If Chicago Board of Trade wheat futures are going to rally, then June is a prime time for it to happen. We have had a mid-year spike in CBOT futures values in every year of the past six, and this year there are enough factors at play, in combination, for the seasonal pattern to be repeated.
Most of the factors that might drive the market higher are related to seasonal growing conditions, either at the moment, or earlier in the growing season.
For example, there are concerns being expressed about the Russian crop, not from the current conditions given that some rains have arrived, but from damage to crops earlier in the season. This has led to a round of production forecast reductions even as rainfall arrived in key parts of southern Russia and Ukraine.
Adding to concern about the Russian and Ukrainian crops is the ongoing dryness in western and northern Europe. Again, some places are getting rains now, but others are still missing out, and conditions are forecast to be warmer than normal, putting additional pressure on soil moisture levels. Some crops never established that well either because of the overly wet conditions at planting time and during winter.
Then we have parts of the United States central and southern plains experiencing an increase in drought conditions, as well as damage from late frosts. This could impact the Hard Red Winter wheat crop that feeds a significant part of the US wheat export program.
These weather issues on their own should be enough to drive a price rally as June unfolds. With three key global production zones being impacted at the same time it should provide a base from which prices can rally.
So, what may stall a seasonal push higher this year? As always it would be rain, but this year it will need to be good rains across multiple regions to change the impact of the current situation. That is always possible, and as we know in Australia, a strong finish to the season can have more impact that a weak start.

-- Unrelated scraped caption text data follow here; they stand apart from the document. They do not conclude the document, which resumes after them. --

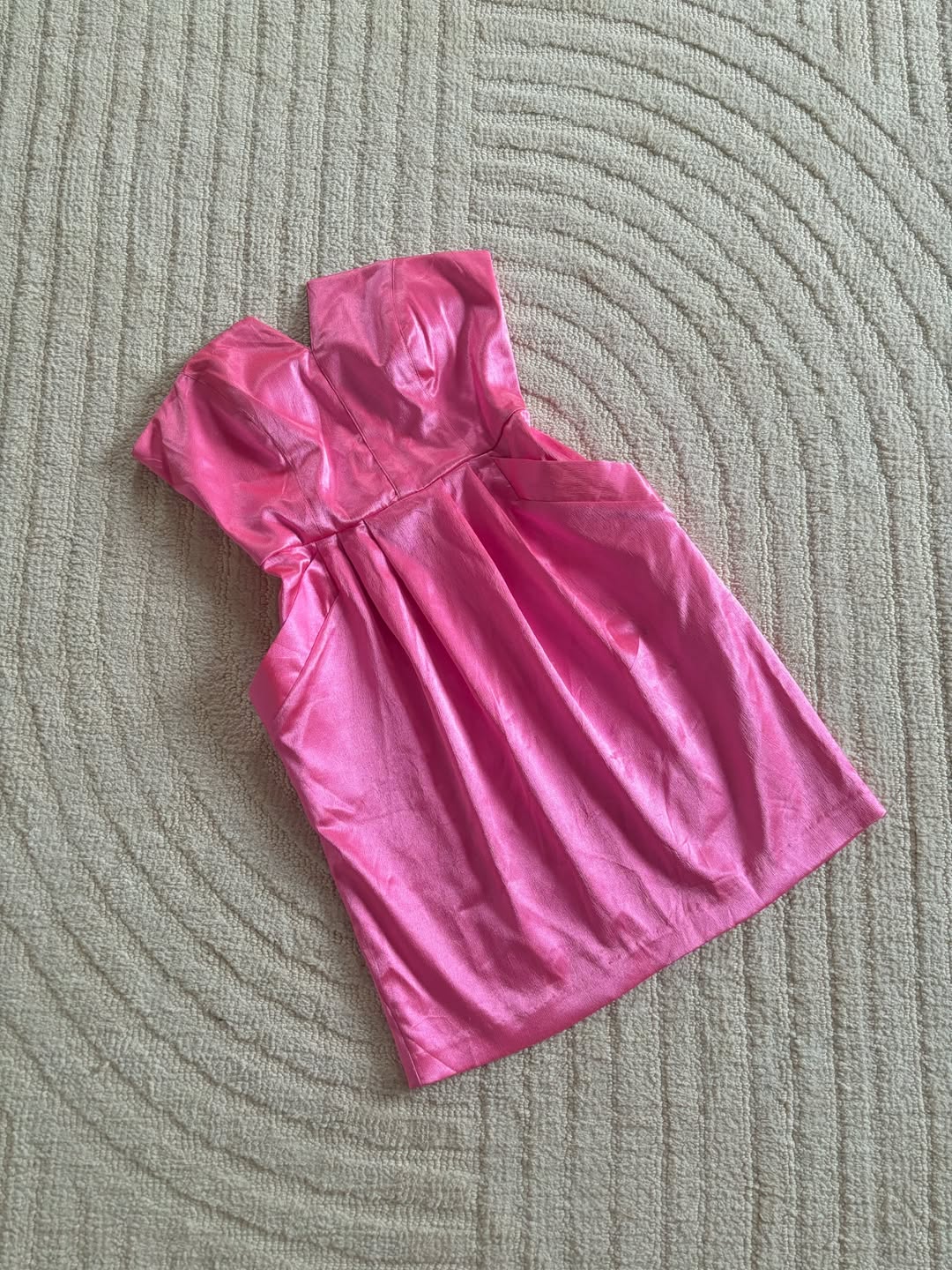Pink Corset Dress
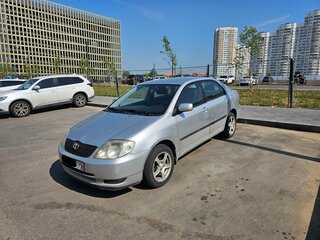 2003 Toyota Corolla IX (E120, E130), серый, 499000 рублей, вид 2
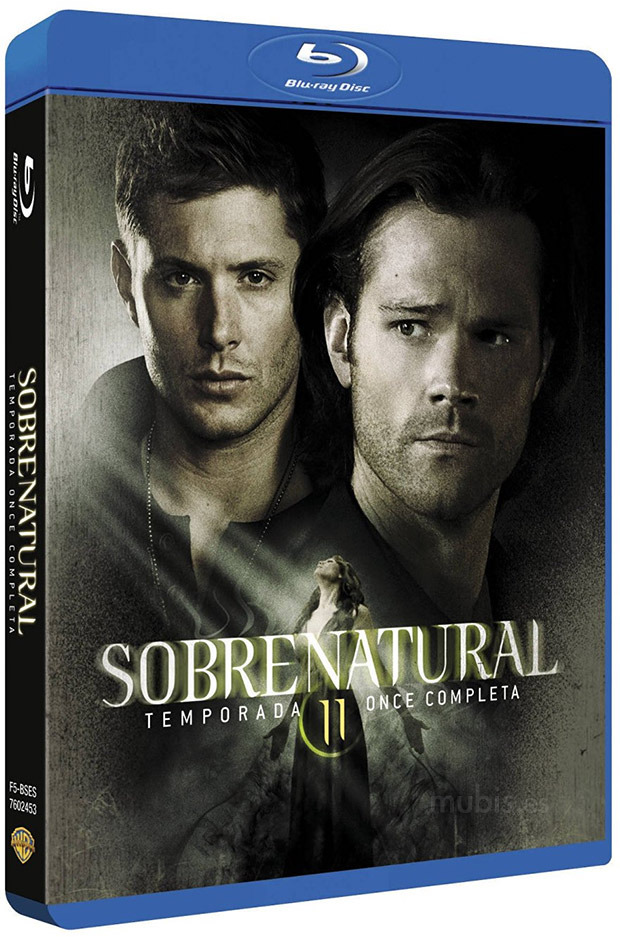 carátula Sobrenatural (Supernatural) - Undécima Temporada Blu-ray 1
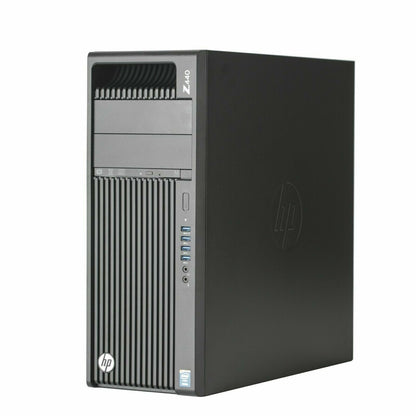 HP Z440 Gaming PC PC 18Core E5-2699 V3 GTX1650 Super 64GB RAM 1TB SSD WIN10 WiFi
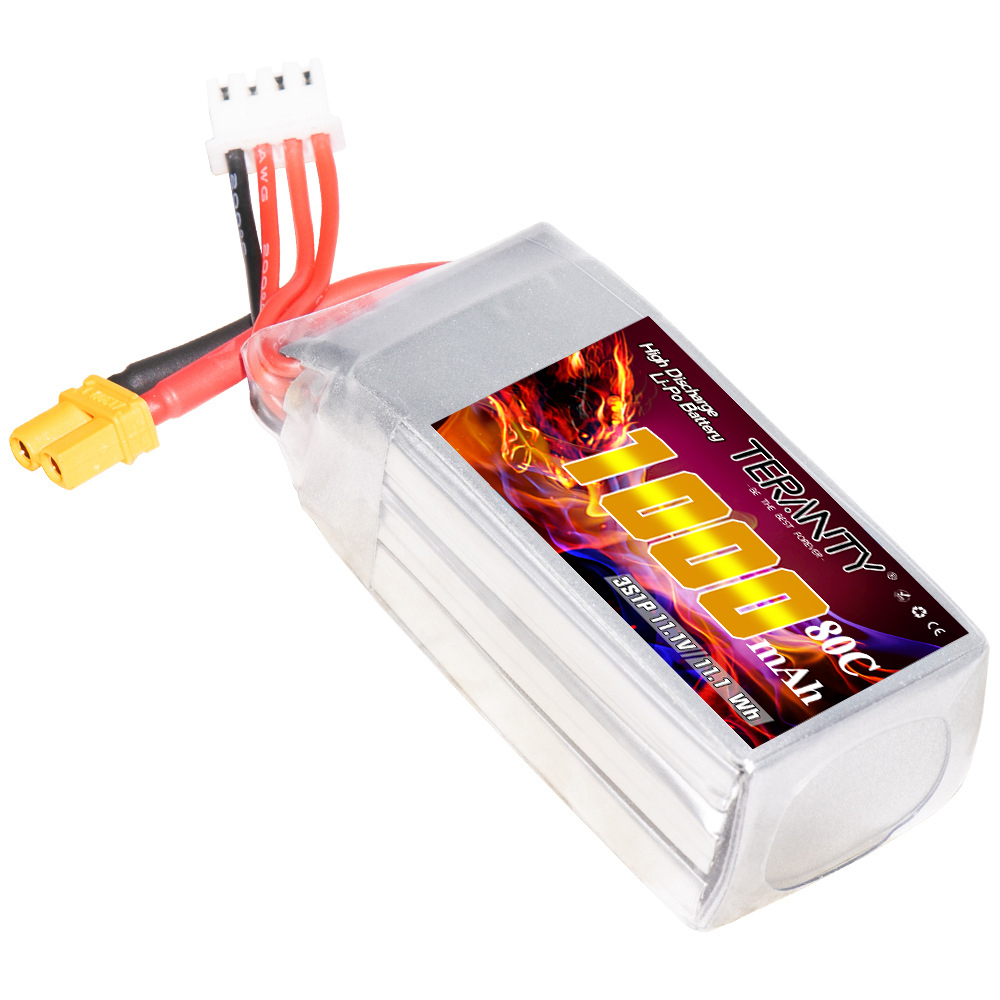 TERANTY 3S 11.1V 80C/160C 1000 – Drone Battery 3S recenzja i cena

This year we also have the coronavirus. While we have already experienced a virus driven price spike in March, there could easily be another one.
If we see the global production estimates pulling back a little more, particularly from a low cost origin like the Black Sea, importers may begin to worry about security of supply again and step up their pace of purchases.
That might become the ultimate trigger for a mid-year price rally, particularly if supply chains come under threat from closures or disruptions from outbreaks of the virus that result in targeted shutdowns of key facilities, either at the export end or at the import end.